すでにラビリンスマスターに察知されていると思うけど、今のところはまだ迷宮からの反応はないし、ラビリンスモンスターに見つかってない。
正確にいうと何度かジッと見つめてくる視線を感じた気がするけど、それらのラビリンスモンスターはそれ以上の動きを示さなかった。
ここに生息する魔物の種族はとにかくすごかった。
下級魔物は言うに及ばず、中級魔物のバジリスク・アラクネ・スチールゴーレム、上級魔物であるキマイラ・モルボル・マンティコア・ワイバーン等々、頂上へ進めば進むほど種族が強くなっていく。その度に幸永の表情が厳しくなったのは、暗闇の中でもよくわかるものだった。
かーちゃんもよくこんな近場にある、とんでもない迷宮を討伐もせずに置いておくものだ。
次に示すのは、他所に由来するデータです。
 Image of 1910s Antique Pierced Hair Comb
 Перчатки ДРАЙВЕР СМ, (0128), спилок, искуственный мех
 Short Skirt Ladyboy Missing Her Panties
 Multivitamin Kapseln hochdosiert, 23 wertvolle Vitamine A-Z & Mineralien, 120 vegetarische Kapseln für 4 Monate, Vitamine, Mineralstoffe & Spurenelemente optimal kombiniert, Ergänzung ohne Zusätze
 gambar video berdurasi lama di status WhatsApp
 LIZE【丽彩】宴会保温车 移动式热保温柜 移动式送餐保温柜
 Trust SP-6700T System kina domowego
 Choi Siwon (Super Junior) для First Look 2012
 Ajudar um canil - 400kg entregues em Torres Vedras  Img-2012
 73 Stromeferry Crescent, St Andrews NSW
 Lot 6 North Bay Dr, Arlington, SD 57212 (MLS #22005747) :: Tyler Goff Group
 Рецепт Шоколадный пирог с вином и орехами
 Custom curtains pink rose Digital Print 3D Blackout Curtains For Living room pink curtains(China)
迷宮に対する考えでムスビおばちゃんから、かーちゃんたち先代勇者パーティが共有する考えを聞いたことがある。
「人を襲うまたは世の中を乱す迷宮は討伐に向かう。対話が可能ないし交流を望む迷宮は共存する。未発見もしくは人の営みに関わろうとしない迷宮は基本的に放置。但し、以上の方針は日ノ本国内のみ。外国にある迷宮は遠すぎるので、日ノ本に危害を及ぼす以外は関われない」
ムスビおばちゃんが教えてくれた時はなるほどと思った。
確かに日ノ本国内でもまだ知られていない迷宮はある。
海外から勇者パーティに、自国にある危険な迷宮を討伐してほしい要望が稀に政府に届いているらしいけど、俺が知る限り、かーちゃんたちは南極迷宮以外に海外で討伐した迷宮はない。
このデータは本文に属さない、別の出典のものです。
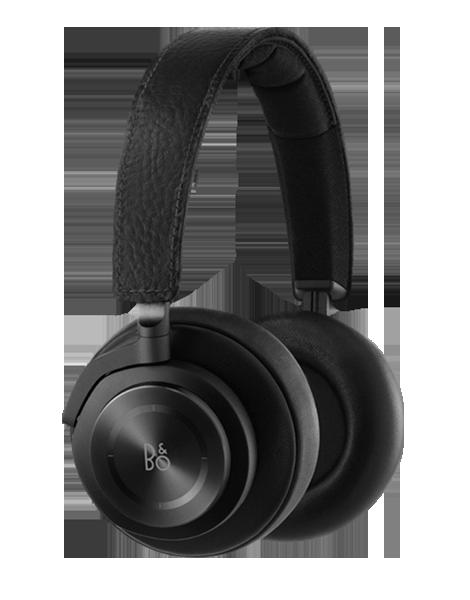 Beoplay H7 Over-Ear черни безжични слушалки с рамка и наушници, обхващащи ухото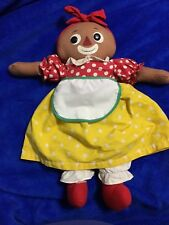 RARE, 1965 Knickerbocker Beloved Belindy Doll A Raggedy Ann Story Character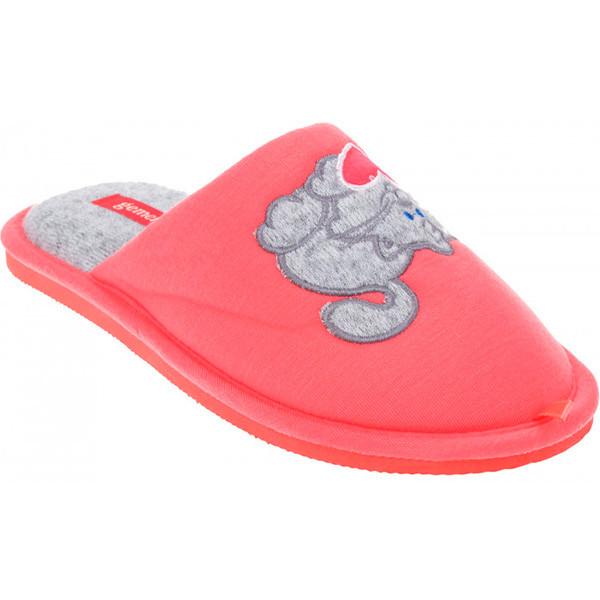 Обувь домашняя женская Gemelli Таити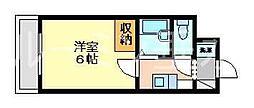 リアルティ神戸名谷[1階]の間取り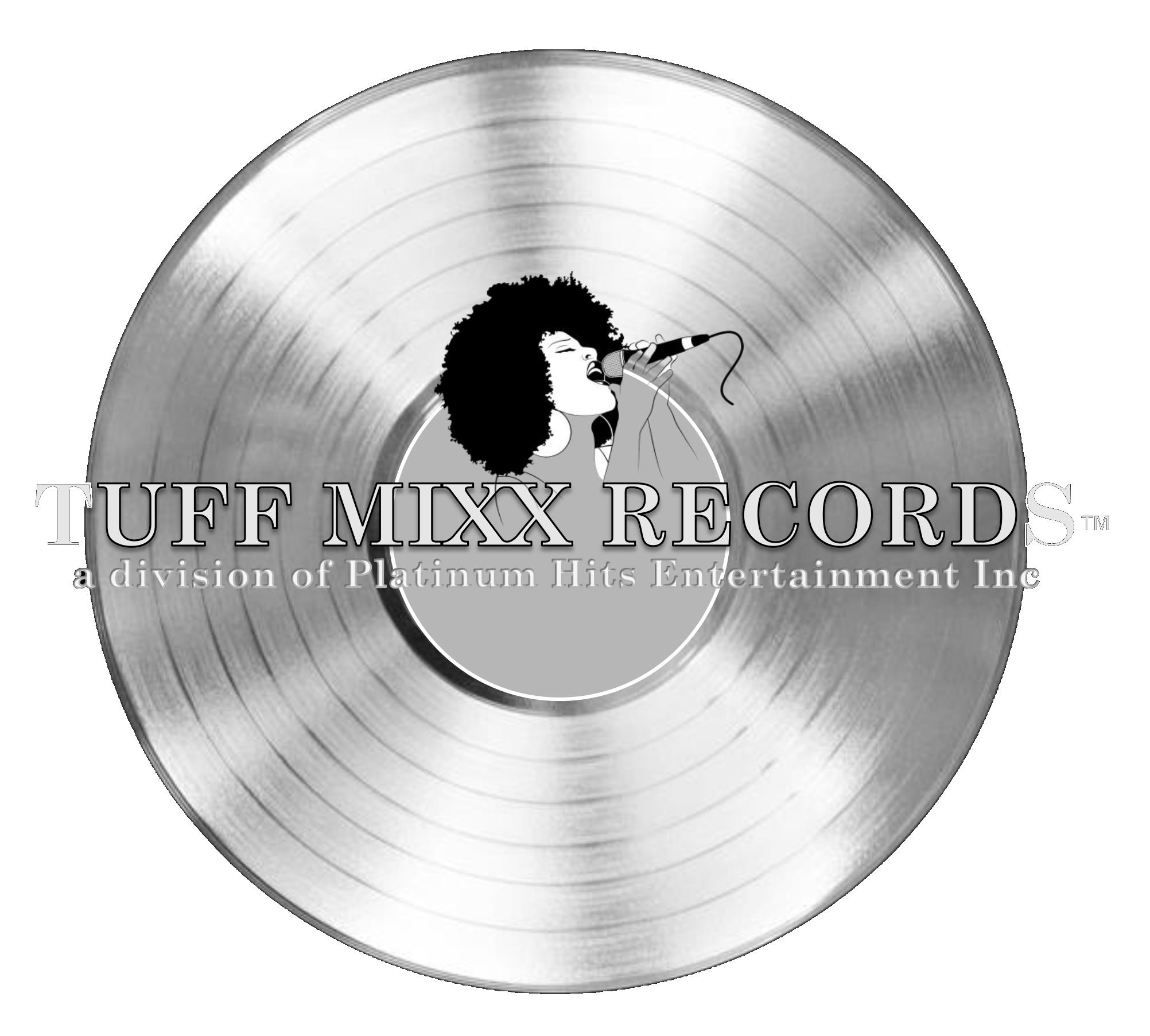 TUFF MIXX RECORDS LOGO TRANSPARENT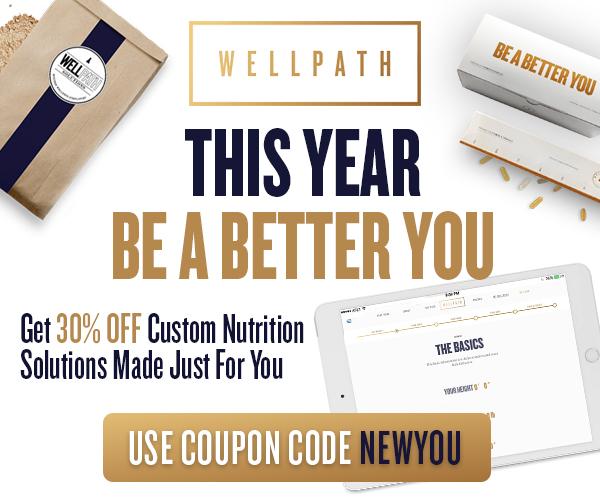 WellPath 30% Discount Be Better Banner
海外と通信する手段が空を支配するドラゴン族によって断たれた今、入ってくる外国の情報はリアルタイムではないし、海を渡るために海軍魔宮の協力は欠かせない絶対条件だと、在学中に授業で学んでいる。
しかし、ネイビーダンジョンが出動させる魔造機動艦隊は護衛費として、変異種モンスターからドロップされる2等級魔石を出撃する艦艇数に応じて請求されるため、我が国の国民でさえ迷宮から日常生活が脅かされているのに、現状では海外を援助する余力がない。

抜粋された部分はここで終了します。